1702

¿Qué clase de monstruo eres? —preguntó el padre, mientras le daba un puñetazo tras otro en el estómago a tío Reginald—. ¡La niña no tiene más que siete años!

¡James, te lo suplico, basta! ¡Soy completamente inocente! —gritó el tío, igual que había estado gritando desde que había empezado a golpearlo—. Ella me pidió que le diera un caramelo y yo simplemente le dije que no, pero…

No es así como ella lo cuenta —insistió el padre. Le volvió la espalda durante un momento, hirviendo de furia, y cogió lo primero que tenía a mano: unas tijeras de podar afiladas como navajas. Clavó profundamente las tijeras en la caja torácica de su hermano, y las retorció. Entonces, tío Reginald dejó de gritar, pero todo su cuerpo sufrió una convulsión cuando las hojas atravesaron carne y tendones. En sus labios aparecieron gotas de espuma, y sus ojos, que habían estado tan hinchados por los golpes que permanecían cerrados, se salieron de sus órbitas—. Ella dice que le ofreciste unos caramelos si se bajaba sus paños menores. ¡Siete años!

El tío no respondió nada. A la niña no se le ocurrió que podría estar ya muerto. Y, evidentemente, tampoco se le ocurrió al padre, mientras clavaba una y otra vez las tijeras. La niña retrocedió cuando la sangre se derramó por el suelo sembrado de paja del granero. Detrás de ella, las ovejas contemplaban la escena con aire pacífico, como espectadoras totalmente desinteresadas.

Al fin, el padre dejó caer las tijeras de podar y se pasó por la boca una mano cubierta de sangre. Respiraba trabajosamente y el sudor le corría por la calva y se le encharcaba en las orejas. Se volvió a mirar a la niña, y la expresión de su rostro fue una que ella jamás olvidaría. Ya no era de enfado. Se le había puesto la cara tan pálida como el papel, y tenía la boca abierta, con los labios flojos, separados para inhalar aire. En sus ojos había una expresión de ruego desesperado. Quería algo de la niña. Pero ¿qué? ¿Las gracias por lo que había hecho? ¿La validación de saber que había hecho lo correcto, que había sido un buen padre? ¿O sólo que lo perdonara?

Nunca lo sabría. De hecho, nunca volvería a ver a su padre después de aquel día.
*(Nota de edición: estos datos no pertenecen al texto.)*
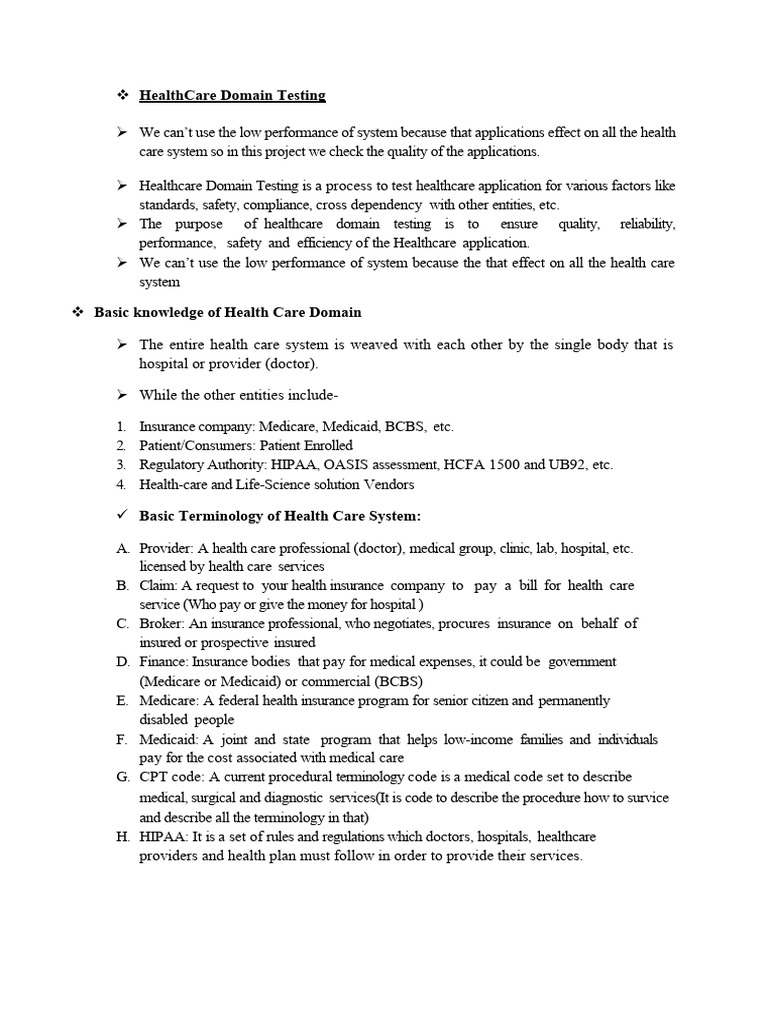 ❖ HealthCare Domain Testing

➢ We can't use the low performance of system because that applications effect on all the health care system so in this project we check the quality of the applications.

➢ Healthcare Domain Testing is a process to test healthcare application for various factors like standards, safety, compliance, cross dependency with other entities, etc.

➢ The purpose of healthcare domain testing is to ensure quality, reliability, performance, safety and efficiency of the Healthcare application.

➢ We can't use the low performance of system because the that effect on all the health care system

❖ Basic knowledge of Health Care Domain

➢ The entire health care system is weaved with each other by the single body that is hospital or provider (doctor).

➢ While the other entities include-

1. Insurance company: Medicare, Medicaid, BCBS, etc.
2. Patient/Consumers: Patient Enrolled
3. Regulatory Authority: HIPAA, OASIS assessment, HCFA 1500 and UB92, etc.
4. Health-care and Life-Science solution Vendors

✓ Basic Terminology of Health Care System:

A. Provider: A health care professional (doctor), medical group, clinic, lab, hospital, etc. licensed by health care services
B. Claim: A request to your health insurance company to pay a bill for health care service (Who pay or give the money for hospital )
C. Broker: An insurance professional, who negotiates, procures insurance on behalf of insured or prospective insured
D. Finance: Insurance bodies that pay for medical expenses, it could be government (Medicare or Medicaid) or commercial (BCBS)
E. Medicare: A federal health insurance program for senior citizen and permanently disabled people
F. Medicaid: A joint and state program that helps low-income families and individuals pay for the cost associated with medical care
G. CPT code: A current procedural terminology code is a medical code set to describe medical, surgical and diagnostic services(It is code to describe the procedure how to survice and describe all the terminology in that)
H. HIPAA: It is a set of rules and regulations which doctors, hospitals, healthcare providers and health plan must follow in order to provide their services.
Se lo llevarían para someterlo a un juicio rápido y lo ahorcarían en la plaza del pueblo por fratricidio.

Pero todo eso ocurriría más tarde.

Aquel momento especial, el primero de sus asesinatos, quedó congelado en el tiempo: ella de pie ante las ovejas y apartada del charco de sangre cuyo tamaño aumentaba y amenazaba con llegarle a los zapatos. Era demasiado pequeña para entender lo que acababa de suceder. Era sólo en parte consciente de que en aquel granero había ocurrido algo muy importante, algo trascendental. Había habido tres personas, y ahora había sólo dos.

El padre dejó caer las tijeras de podar y salió corriendo por las anchas puertas del granero hacia la luz del sol. No habló con ella antes de marcharse. La niña se quedó a solas con el cadáver. Los ojos de su tío habían vuelto a retirarse bajo los párpados, y él no se movía, nada de nada.

La sangre se separó al deslizarse en torno a sus zapatos. Ella sintió que empapaba el fino cuero y le llegaba a la piel, y aunque había pensado que se sentiría repelida por la sensación, que su tacto húmedo le daría asco, fue un hecho muy simple el que la impresionó: la sangre era muy tibia.

Avanzó chapoteando por ella hacia el cuerpo del tío, como si jugara en un charco de lluvia. Era roja como los rubíes. Cuando llegó hasta su tío, se inclinó para mirar de cerca su rostro golpeado. ¡Qué diferente parecía ahora del hombre a quien había conocido durante toda su vida! ¡Qué curioso era que una persona pudiera cambiar con tanta rapidez! Ya parecía tener un millón de años de edad. Se inclinó más y le dio un beso en la frente.

Había sido completamente inocente, tal y como había afirmado. Ella había inventado la graciosa historia. ¡Qué fácil era inventar cosas! ¡Qué fácil era hacer que pasaran cosas!

Deberías haberme dado el caramelo —le susurró.

Oyó que su madre la llamaba desde fuera del granero, con la voz timbrada de alarma.

¿Estás ahí, niña? ¿Estás ahí? Justinia… ¿dónde estás?

La niña se volvió hacia la puerta y transformó su cara en una máscara. Una máscara de miedo, un miedo que no sentía. Obligó a las lágrimas a que afloraran a sus ojos.

Aquí dentro, mamá —gritó—. ¡Aquí dentro!